Fast and user-friendly econometrics estimations: The R package fixest
Laurent R. Bergé, Kyle Butts, Grant McDermott
TL;DR
fixest addresses the challenge of fast and flexible econometric estimation on high-dimensional fixed effects using a panel data formulation $y_{it} = \alpha_i + \beta_t + X_{it} \gamma + \epsilon_{it}$ and a novel fixed-point acceleration algorithm implemented in C++. It provides a unified, formula-based interface supporting OLS, IV (2SLS), GLM, and MLE, plus features for varying slopes and DiD, with on-the-fly VCOV adjustments and publication-ready output through etable and coefplot. The paper benchmarks fixest against leading open-source tools in R, Julia, and Python, showing best-in-class performance and scalable convergence across simple and difficult fixed-effects structures.

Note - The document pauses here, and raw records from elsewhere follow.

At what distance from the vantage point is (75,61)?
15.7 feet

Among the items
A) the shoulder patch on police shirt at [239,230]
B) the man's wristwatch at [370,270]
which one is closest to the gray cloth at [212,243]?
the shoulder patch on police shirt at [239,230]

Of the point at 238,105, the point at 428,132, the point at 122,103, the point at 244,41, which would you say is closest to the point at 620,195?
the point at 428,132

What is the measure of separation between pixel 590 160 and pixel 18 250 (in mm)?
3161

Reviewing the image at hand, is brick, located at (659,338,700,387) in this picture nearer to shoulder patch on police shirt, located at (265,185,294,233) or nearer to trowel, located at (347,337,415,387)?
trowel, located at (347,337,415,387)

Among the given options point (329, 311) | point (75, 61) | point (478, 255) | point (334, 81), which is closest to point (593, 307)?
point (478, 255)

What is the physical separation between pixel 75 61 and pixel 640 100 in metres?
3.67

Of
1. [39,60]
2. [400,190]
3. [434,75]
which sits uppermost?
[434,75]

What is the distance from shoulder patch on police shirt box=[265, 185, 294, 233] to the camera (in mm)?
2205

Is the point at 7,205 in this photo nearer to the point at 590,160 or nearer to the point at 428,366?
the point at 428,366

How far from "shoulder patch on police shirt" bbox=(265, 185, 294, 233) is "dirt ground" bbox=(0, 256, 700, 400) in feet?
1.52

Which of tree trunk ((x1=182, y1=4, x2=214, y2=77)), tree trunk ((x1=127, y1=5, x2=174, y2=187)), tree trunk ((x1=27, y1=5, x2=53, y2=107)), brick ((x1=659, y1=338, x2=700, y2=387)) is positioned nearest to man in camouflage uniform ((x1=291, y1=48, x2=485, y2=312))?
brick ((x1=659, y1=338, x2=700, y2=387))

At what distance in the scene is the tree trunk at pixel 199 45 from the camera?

It also demonstrates broad usability, including multiple estimations, interpolation, and panel-data helpers, making fixest valuable for teaching and software development. Overall, fixest delivers speed, robustness, and an integrated ecosystem that supports education, reproducible research, and development of econometric tools.
Abstract
fixest is an R package for fast and flexible econometric estimation, providing a comprehensive toolkit for applied researchers. The package particularly excels at fixed-effects estimation, supported by a novel fixed-point acceleration algorithm implemented in C++. This algorithm achieves rapid convergence across a broad class of data contexts and further enables estimation of complex models, including those with varying slopes, in a highly efficient manner. Beyond computational speed, fixest provides a unified syntax for a wide variety of models: ordinary least squares, instrumental variables, generalized linear models, maximum likelihood, and difference-in-differences estimators. An expressive formula interface enables multiple estimations, stepwise regressions, and variable interpolation in a single call, while users can make on-the-fly inference adjustments using a variety of built-in robust standard errors. Finally, fixest provides methods for publication-ready regression tables and coefficient plots. Benchmarks against leading alternatives in R, Python, and Julia demonstrate best-in-class performance, and the paper includes many worked examples illustrating the core functionality.